Grounds of the judgment by reference to the parties' arguments. The adversarial principle

JURISPRUDENȚĂ COMENTATĂ ȘI ADNOTATĂ

Authors

  • Evelina OPRINA Author

Abstract

The fact that the Court of Appeal did not refer explicitly to each of the parties' submissions does not invalidate the conclusion of the thoroughly analysis of the decision of the first instance, since the judgment under appeal contains a statement of the factual and legal arguments capable of providing a concrete basis for the decision rejecting the appeal, which is not an exhaustive response to all the arguments put forward by the party, nor does it mean ignoring them, but a response to the arguments which are capable, by their content, of influencing the decision of the first instance and of allowing an appropriate judicial review.

Nor is the complaint that the principle of adversarial proceedings, which is also covered by the hypothesis laid down in Article 488(1), para. 5 of the Civil Procedure Code, on the ground that the parties did not raise the objection of inadmissibility of the application for rectification of the operative part of the judgment under appeal, which arises from the reasoning of the decision to dismiss the appeal. According to Article 14 of the Civil Procedure Code, one of the principles governing civil proceedings is the principle of adversarial proceedings, defined as the possibility conferred by law to the parties to discuss and fight any factual or legal element of the civil proceedings. The fundamental requirement of adversarial proceedings requires that no measure should be ordered by the court before it has been put to the parties in adversarial proceedings.

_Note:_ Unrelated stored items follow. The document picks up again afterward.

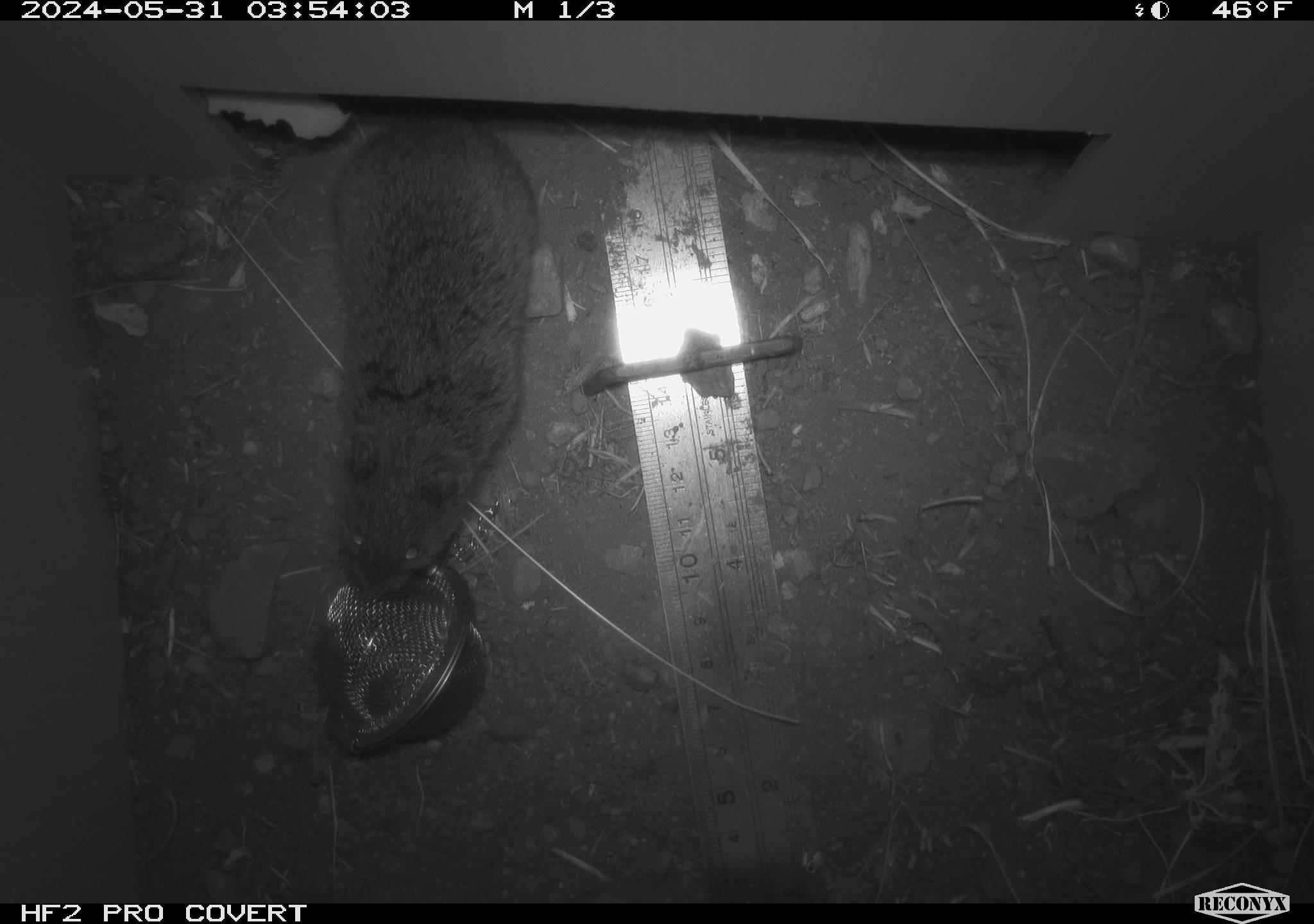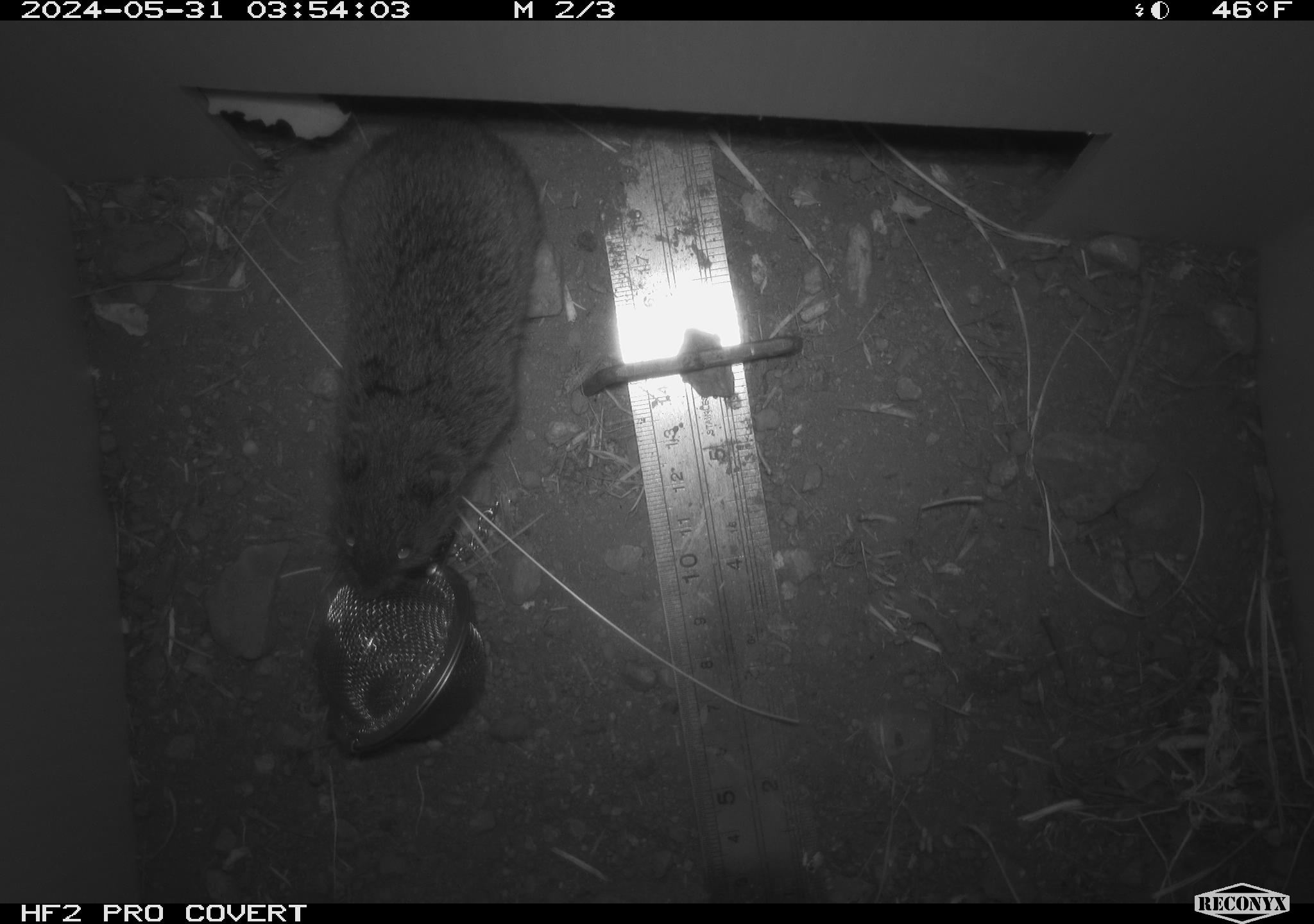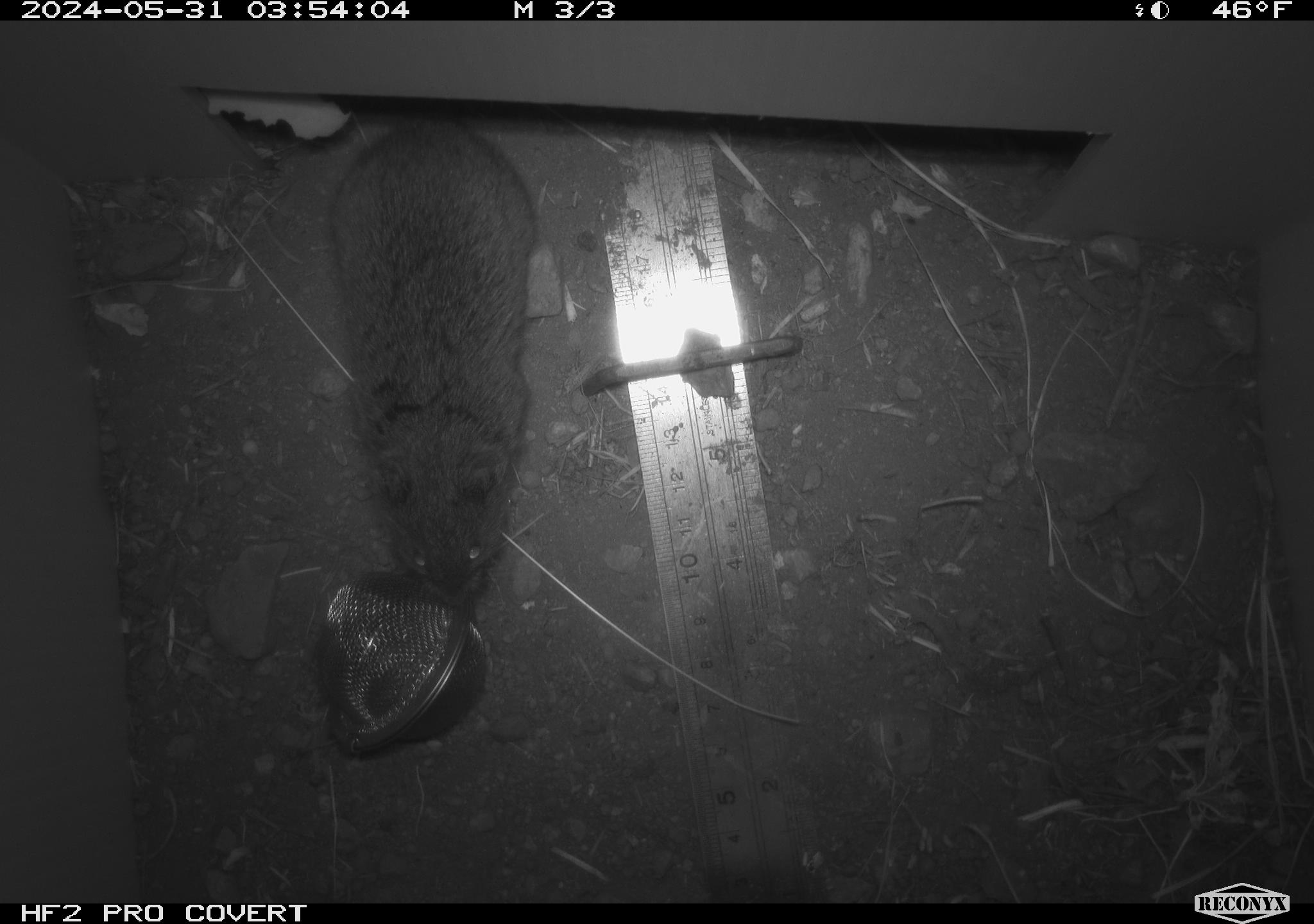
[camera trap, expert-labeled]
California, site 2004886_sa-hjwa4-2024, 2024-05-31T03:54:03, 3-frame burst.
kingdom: Animalia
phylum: Chordata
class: Mammalia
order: Rodentia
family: Cricetidae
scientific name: Cricetidae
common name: hamsters, voles, lemmings, and allies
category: cricetidae family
Cricetidae family (hamsters, voles, lemmings, and allies) (Cricetidae).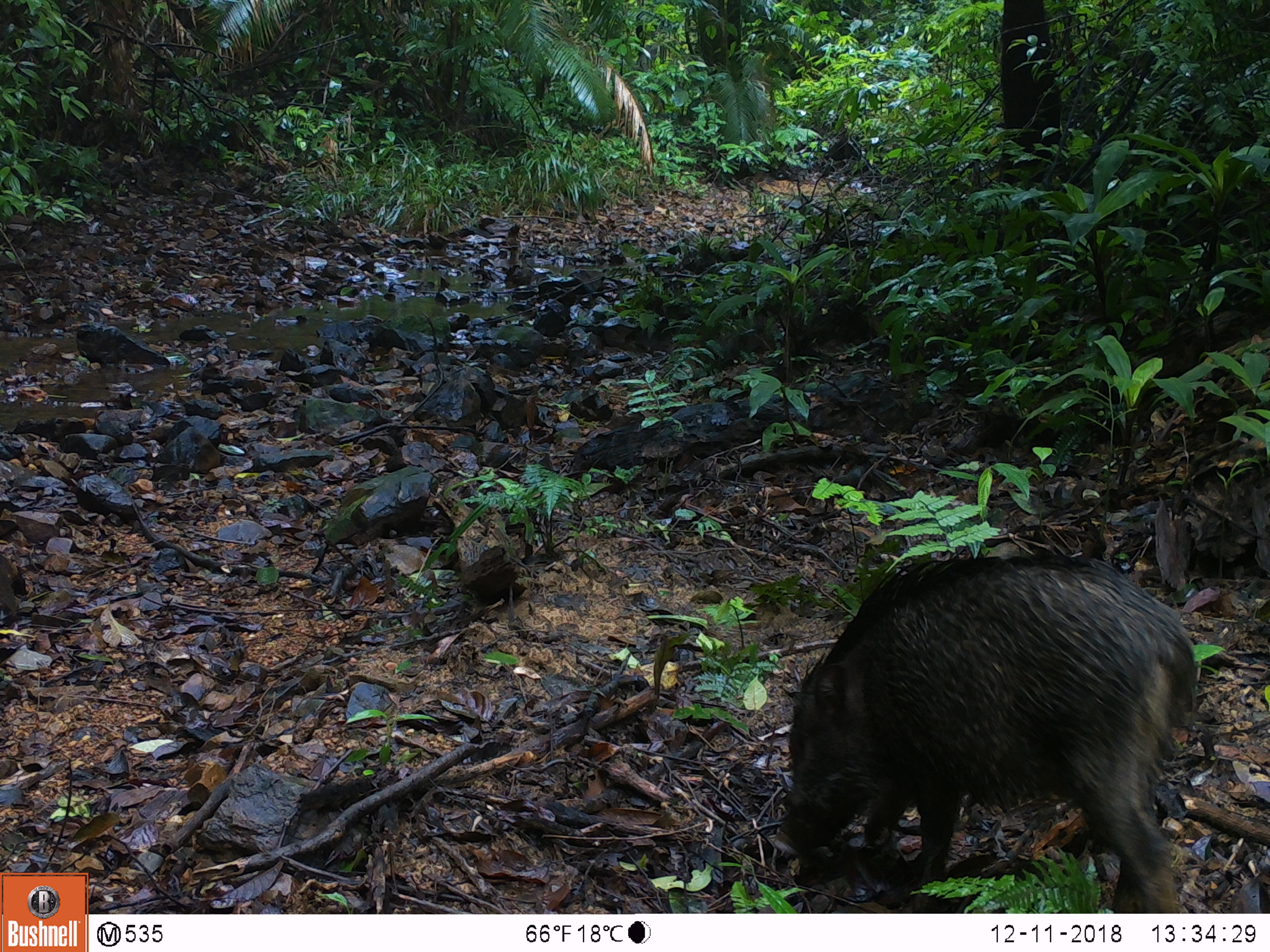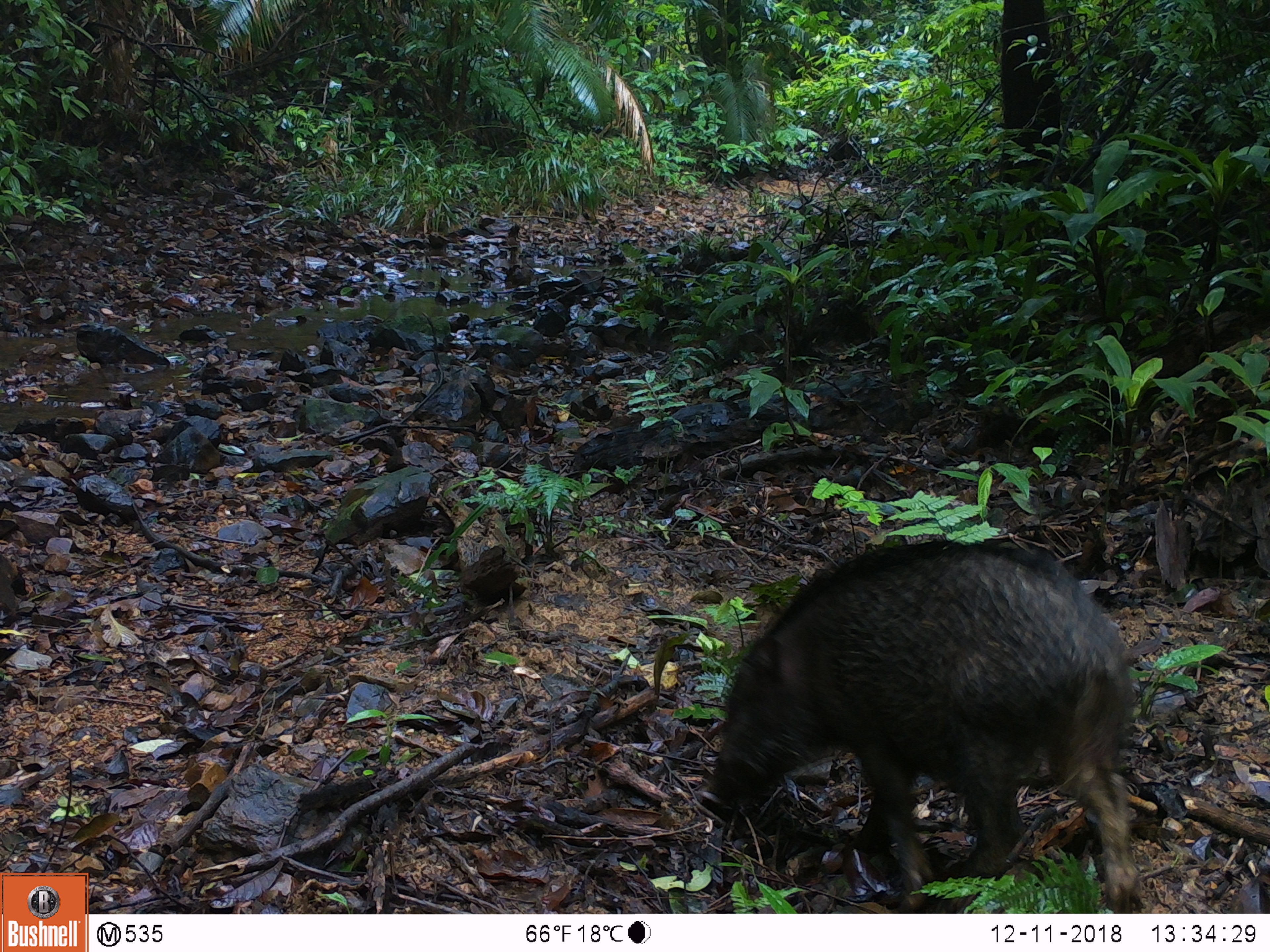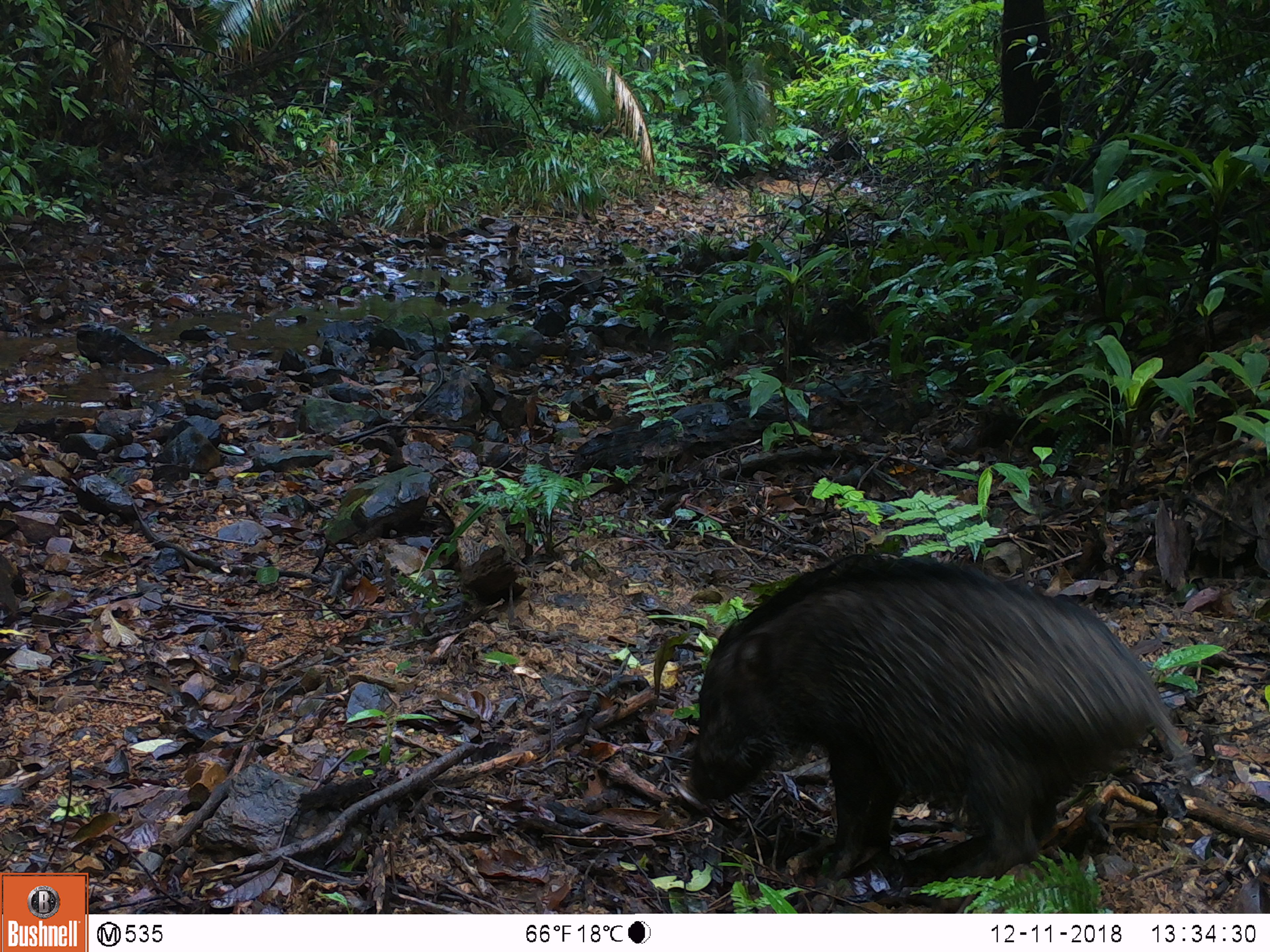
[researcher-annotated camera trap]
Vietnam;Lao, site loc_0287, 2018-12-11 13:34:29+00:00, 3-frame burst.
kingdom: Animalia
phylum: Chordata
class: Mammalia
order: Artiodactyla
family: Suidae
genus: Sus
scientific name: Sus scrofa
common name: eurasian wild pig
Eurasian wild pig (Sus scrofa). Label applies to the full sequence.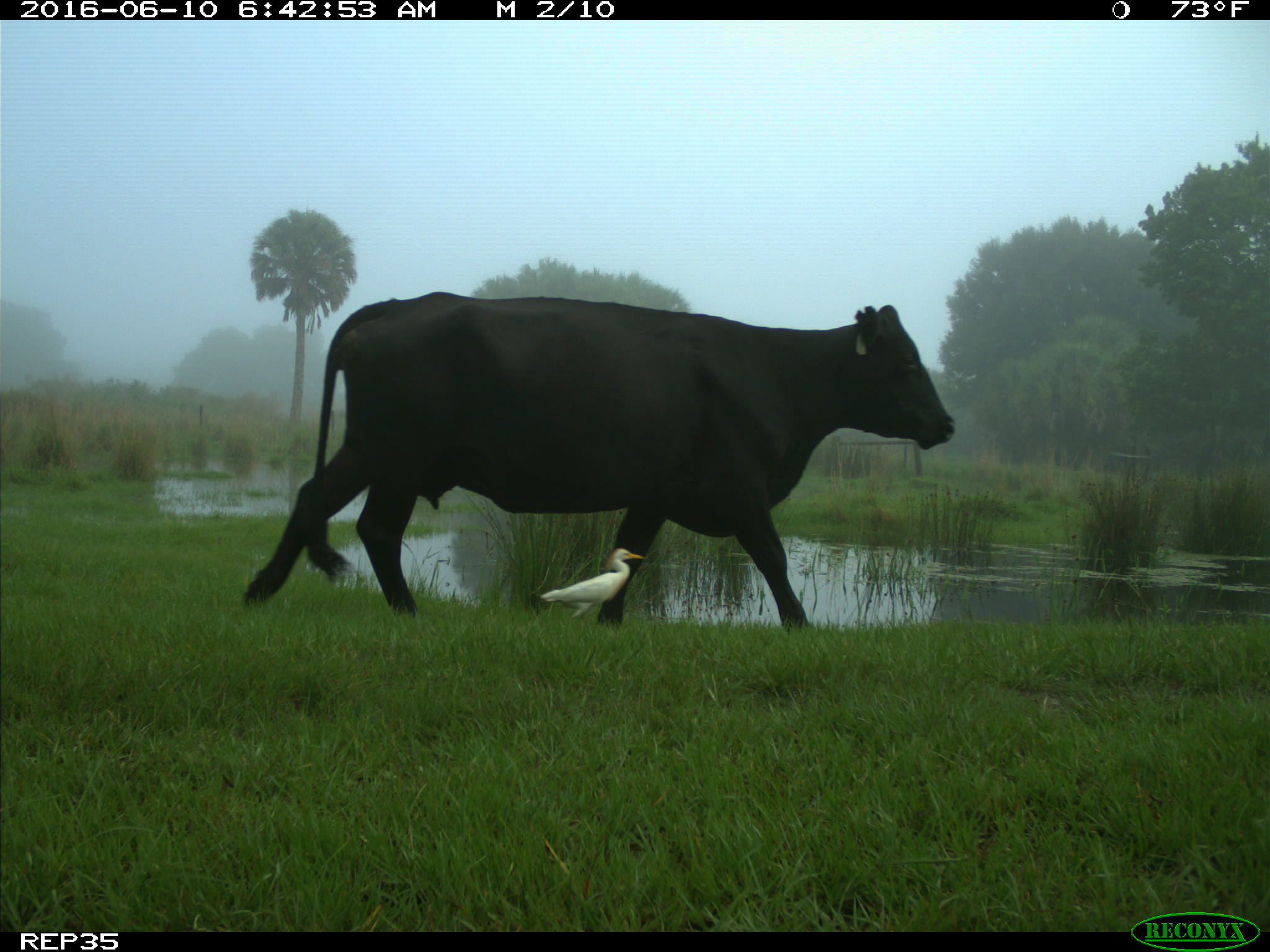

From this point of view, the High Court holds that the Court of Appeal, validating the reasoning of the first instance, held that the petitioner's request, set out in the application before the Court, does not fall within the notion of a material error that can be remedied by means of the institution of rectification, but only through the procedure governed by Article 444 of the Civil Procedure Code, argument which does not amount to a procedural exception within the meaning of Articles 245-248 of the same act, and it follows that there can be no breach of the principle of adversarial proceedings, since the court of appeal did not rule on matters which were not submitted for debate by the parties, and the arguments put forward relate to the actual analysis of the criticisms raised in the grounds of appeal.